§ **What to do**:
a) Answer these questions about the court opinion:
(i) Who delivered the opinion of the court?
(ii) For which school year did CL's parents place CL at a private school?
(iii) What does the Court do with Defendant's Cross-Motion for Summary Judgment?
b) Edit the court opinion between "Neither party appeals" and "except where noted.", inclusive, replacing "compensatory education" with "remedial education".

§ **Selected passage**:
• • • • •

C.L. AND G.W., INDIVIDUALLY AND ON BEHALF OF C.L., A CHILD WITH A DISABILITY, PLAINTIFFS,
v.
SCARSDALE UNION FREE SCHOOL DISTRICT, DEFENDANT.



The opinion of the court was delivered by: Seibel, J.

OPINION AND ORDER

Before the Court are Plaintiffs' Motion for Summary Judgment, (Doc. 13), and Defendant's Cross-Motion for Summary Judgment, (Doc. 16). Plaintiffs C.L. and G.W. bring this action, individually and on behalf of their child C.L. ("CL"), pursuant to the Individuals with Disabilities Education Improvement Act ("IDEIA"), 20 U.S.C. §§ 1401 et seq.;*fn1 Section 504 of the Rehabilitation Act of 1973, 29 U.S.C. § 794; and Article 89 of the New York State Education Law, N.Y. Educ. Law §§ 4401--4410-b, against Defendant Scarsdale Union Free School District (the "District"). Plaintiffs seek review of an administrative decision by a State Review Officer ("SRO") at the New York State Education Department annulling in part the decision of an Impartial Hearing Officer ("IHO"). The IHO found that (1) the District "failed to classify CL as a student with a disability and eligible for special education provided pursuant to an [Individualized Education Program ("IEP")] under the IDEIA [and] denied the student [a Free and Appropriate Public Education ("FAPE")]"; (2) CL's parents' placement of CL at a private school for the 2008--2009 school year was an "appropriate, if not an ideal placement for CL"; and (3) no equitable considerations militated against tuition reimbursement for Plaintiffs. (IHO Decision 25, 30, 33.)*fn2 The SRO agreed with the IHO's conclusion on the first point (albeit on different grounds); disagreed on the second point, finding that CL's parents had not met their burden of showing that they selected an appropriate private school placement; and did not reach the third point. (SRO Decision 17, 21, 23.)*fn3

Neither party appeals the first finding-that CL should have been classified as a student with a disability and eligible for special education services. Plaintiffs seek an order reversing the SRO's decision on the second point and awarding Plaintiffs tuition reimbursement for the year 2008--2009. Plaintiffs also request "compensatory education and monetary relief" for their claim under Section 504 of the Rehabilitation Act. (Compl. ¶ 40.)*fn4 Defendants seek an order affirming the SRO's decision and dismissing Plaintiffs' Complaint. For the reasons set forth below, the Court denies Plaintiffs' Motion for Summary Judgment and grants Defendant's Cross-Motion for Summary Judgment dismissing Plaintiffs' complaint.

I.Background

The following facts are undisputed except where noted.

• • • • •

Dataset entries:
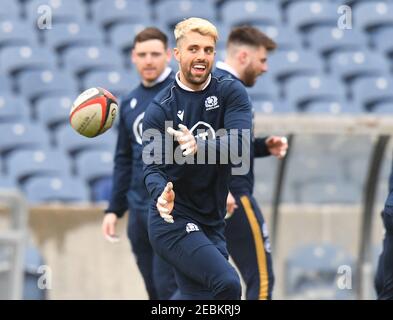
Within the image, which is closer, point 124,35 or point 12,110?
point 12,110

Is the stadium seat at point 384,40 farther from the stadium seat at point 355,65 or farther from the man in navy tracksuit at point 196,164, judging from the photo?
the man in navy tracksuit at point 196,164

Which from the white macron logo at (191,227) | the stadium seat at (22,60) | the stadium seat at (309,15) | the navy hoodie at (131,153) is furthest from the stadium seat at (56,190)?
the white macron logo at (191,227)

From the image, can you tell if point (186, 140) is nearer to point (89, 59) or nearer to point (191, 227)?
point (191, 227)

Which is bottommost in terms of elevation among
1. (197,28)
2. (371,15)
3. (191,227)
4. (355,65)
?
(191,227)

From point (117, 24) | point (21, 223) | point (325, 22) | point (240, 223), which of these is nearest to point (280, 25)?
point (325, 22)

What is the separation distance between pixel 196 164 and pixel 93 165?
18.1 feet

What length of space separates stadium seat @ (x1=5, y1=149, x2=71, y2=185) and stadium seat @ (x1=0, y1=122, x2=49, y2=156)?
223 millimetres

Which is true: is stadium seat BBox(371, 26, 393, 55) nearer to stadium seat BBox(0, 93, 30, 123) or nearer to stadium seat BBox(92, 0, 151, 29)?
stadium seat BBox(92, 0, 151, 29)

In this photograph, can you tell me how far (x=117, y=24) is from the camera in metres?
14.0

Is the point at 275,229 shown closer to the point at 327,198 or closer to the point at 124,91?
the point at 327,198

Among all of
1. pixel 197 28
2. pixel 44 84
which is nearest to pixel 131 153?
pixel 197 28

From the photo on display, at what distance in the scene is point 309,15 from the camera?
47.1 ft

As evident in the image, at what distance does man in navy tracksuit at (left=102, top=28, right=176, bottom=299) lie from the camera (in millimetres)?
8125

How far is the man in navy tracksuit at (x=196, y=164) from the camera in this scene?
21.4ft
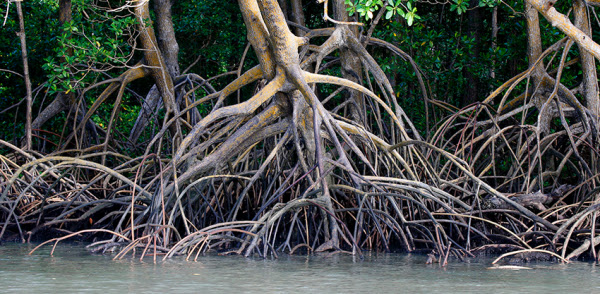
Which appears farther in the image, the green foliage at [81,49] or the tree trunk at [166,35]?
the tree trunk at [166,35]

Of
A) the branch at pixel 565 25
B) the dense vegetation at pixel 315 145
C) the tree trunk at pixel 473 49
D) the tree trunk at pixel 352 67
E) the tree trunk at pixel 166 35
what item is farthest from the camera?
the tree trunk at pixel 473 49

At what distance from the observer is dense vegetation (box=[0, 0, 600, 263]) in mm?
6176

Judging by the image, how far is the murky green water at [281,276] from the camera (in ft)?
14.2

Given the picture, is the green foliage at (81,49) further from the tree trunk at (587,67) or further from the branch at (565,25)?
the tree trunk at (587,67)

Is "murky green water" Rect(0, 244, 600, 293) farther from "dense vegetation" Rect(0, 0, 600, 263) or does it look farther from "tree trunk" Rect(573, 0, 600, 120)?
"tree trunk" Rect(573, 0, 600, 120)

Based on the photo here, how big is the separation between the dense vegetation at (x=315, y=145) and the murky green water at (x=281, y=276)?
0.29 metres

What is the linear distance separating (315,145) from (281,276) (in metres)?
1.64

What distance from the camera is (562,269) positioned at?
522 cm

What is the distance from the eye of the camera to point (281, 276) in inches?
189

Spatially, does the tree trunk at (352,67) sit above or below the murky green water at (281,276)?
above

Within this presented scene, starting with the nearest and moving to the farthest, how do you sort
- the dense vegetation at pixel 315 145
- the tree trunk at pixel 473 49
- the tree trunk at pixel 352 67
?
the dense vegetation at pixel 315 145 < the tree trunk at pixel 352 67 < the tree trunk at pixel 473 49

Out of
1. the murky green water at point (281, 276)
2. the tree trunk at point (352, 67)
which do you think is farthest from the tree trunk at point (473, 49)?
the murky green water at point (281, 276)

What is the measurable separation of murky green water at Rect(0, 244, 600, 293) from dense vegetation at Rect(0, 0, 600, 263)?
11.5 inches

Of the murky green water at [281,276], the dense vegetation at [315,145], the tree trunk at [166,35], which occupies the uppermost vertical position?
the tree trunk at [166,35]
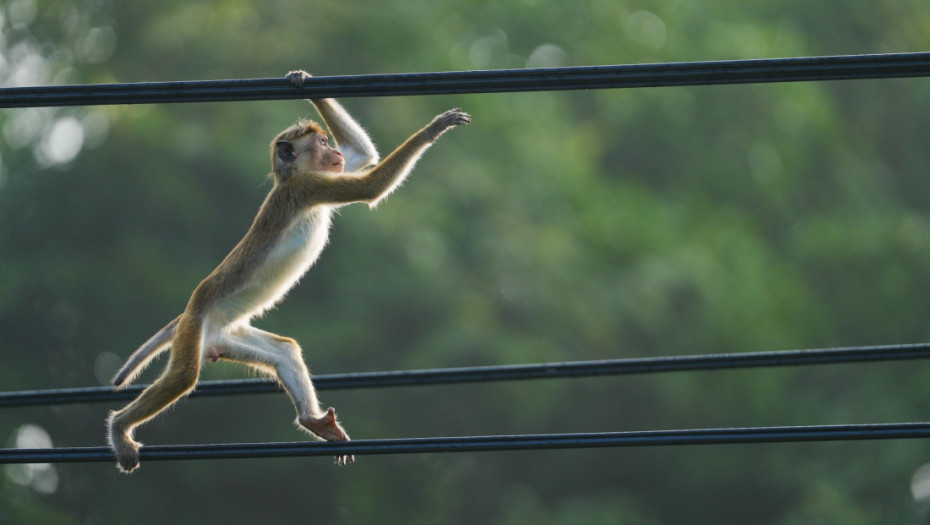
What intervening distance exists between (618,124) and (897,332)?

• • • • •

§ **Results for each task**:
a)
(i) Seibel, J.
(ii) The 2008–2009 school year.
(iii) The Court grants it, dismissing Plaintiffs' complaint.

b)
Neither party appeals the first finding-that CL should have been classified as a student with a disability and eligible for special education services. Plaintiffs seek an order reversing the SRO's decision on the second point and awarding Plaintiffs tuition reimbursement for the year 2008--2009. Plaintiffs also request "remedial education and monetary relief" for their claim under Section 504 of the Rehabilitation Act. (Compl. ¶ 40.)*fn4 Defendants seek an order affirming the SRO's decision and dismissing Plaintiffs' Complaint. For the reasons set forth below, the Court denies Plaintiffs' Motion for Summary Judgment and grants Defendant's Cross-Motion for Summary Judgment dismissing Plaintiffs' complaint.

I.Background

The following facts are undisputed except where noted.